PROBLEMS —
**1)** From the judgment, reproduce word for word the passage starting with "L. Mohapatra, J." and going on through "by this judgment.".
**2)** According to the judgment, in what year was Order 22, Rule 4-A added to the Civil Procedure Code?

L. Mohapatra, J.
1. Civil Revision No. 261 of 1998 has been filed against the order dated 4.8.1998 by the learned Civil Judge (Senior Division), Sambalpur in Title Suit No. 154 of 1994 and Civil Revision No. 262 of 1998 has been filed against the order dated 4.8.1998 passed by the Civil Judge (Senior Division), Sambalpur in Title Suit No. 66 of 1995. Since the question involved is same, both the cases are taken up for hearing and covered by this judgment.
2. In T.S.No. 154/98 (Civil Revision No. 261/98) an application was filed under Order 22, Rule 4-A of the Civil Procedure Code by the plaintiff-petitioner stating that the defendant No. 1 died on 2.8.1997 and that the legal heirs of defendant No.1 are not living in India and they have left India since long deserting the defendant No. 1 and whereabout of the legal heirs are not available or known to the plaintiff. As the defendant No. 1 has ot no legal representative, the estate left by the deceased defendant No.1 should be represented by an officer of the Court.
3. Objection was filed by the defendant No. 2 - opposite party No.1 contending therein that since the plaintiff has admitted that the deceased-defendant No.1 has got his legal heirs to represent him in the suit after his death, Order 22, Rule 4-A of the C.P.C. is not applicable. Having admitted that the defendant No.1 has left legal heirs the plaintiff cannot again say that the defendant No. 1 has got no legal heirs and seeks relief under the said provision.
4. Shri. S.P.Mishra, learned counsel for the petitioner submits that Order 24, Rule 4-A of the C.P.C. is not confined to the cases where a party who dies during the pendency of the suit leaving no legal representative, but also applies to the cases where the legal representatives of the deceased party are not traceable. Learned counsel has referred to the objects and reasons behind the enactment of Order 22, Rule 4-A which was brought to the Statute by way of amendment in the Civil Procedure Code in Year 1976. Shree Mishra submits that the Bill which was submitted before the Parliament with regard to the said amendment speaks of a case not only where the deceased - defendant has no legal representative, but also where legal reprehensive is not traceable. He further subther submits provision has been introduced by way of amendment so that the plaintiff may proceed with the suit. Therefore, trial Court was not justified in rejecting the prayer on the ground that the application is not maintainable in the facts of the case.
5. Shri. N.C.Pati, learned counsel that the provision is so clear and unambiguous that it is not necessary to refer to the objects and reasons or to the preamble. Court can only look into the objects and reasons when it is not possible to arrive at a clear meaning of a particular provision.

INFORMATION SHOWN —

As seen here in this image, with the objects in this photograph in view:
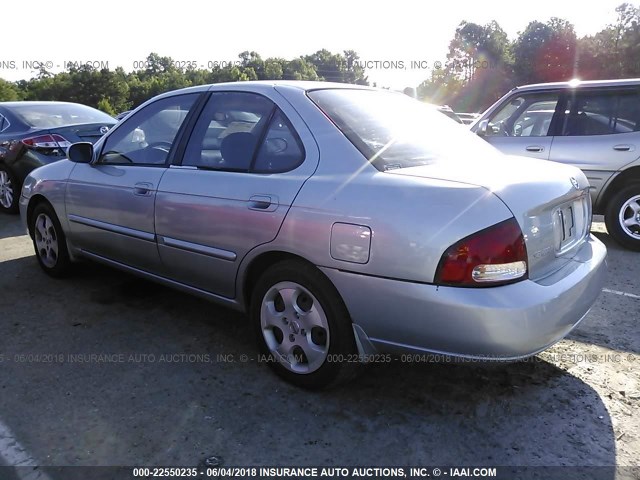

FULL ANSWERS —
**1)**
L. Mohapatra, J.
1. Civil Revision No. 261 of 1998 has been filed against the order dated 4.8.1998 by the learned Civil Judge (Senior Division), Sambalpur in Title Suit No. 154 of 1994 and Civil Revision No. 262 of 1998 has been filed against the order dated 4.8.1998 passed by the Civil Judge (Senior Division), Sambalpur in Title Suit No. 66 of 1995. Since the question involved is same, both the cases are taken up for hearing and covered by this judgment.

**2)** 1976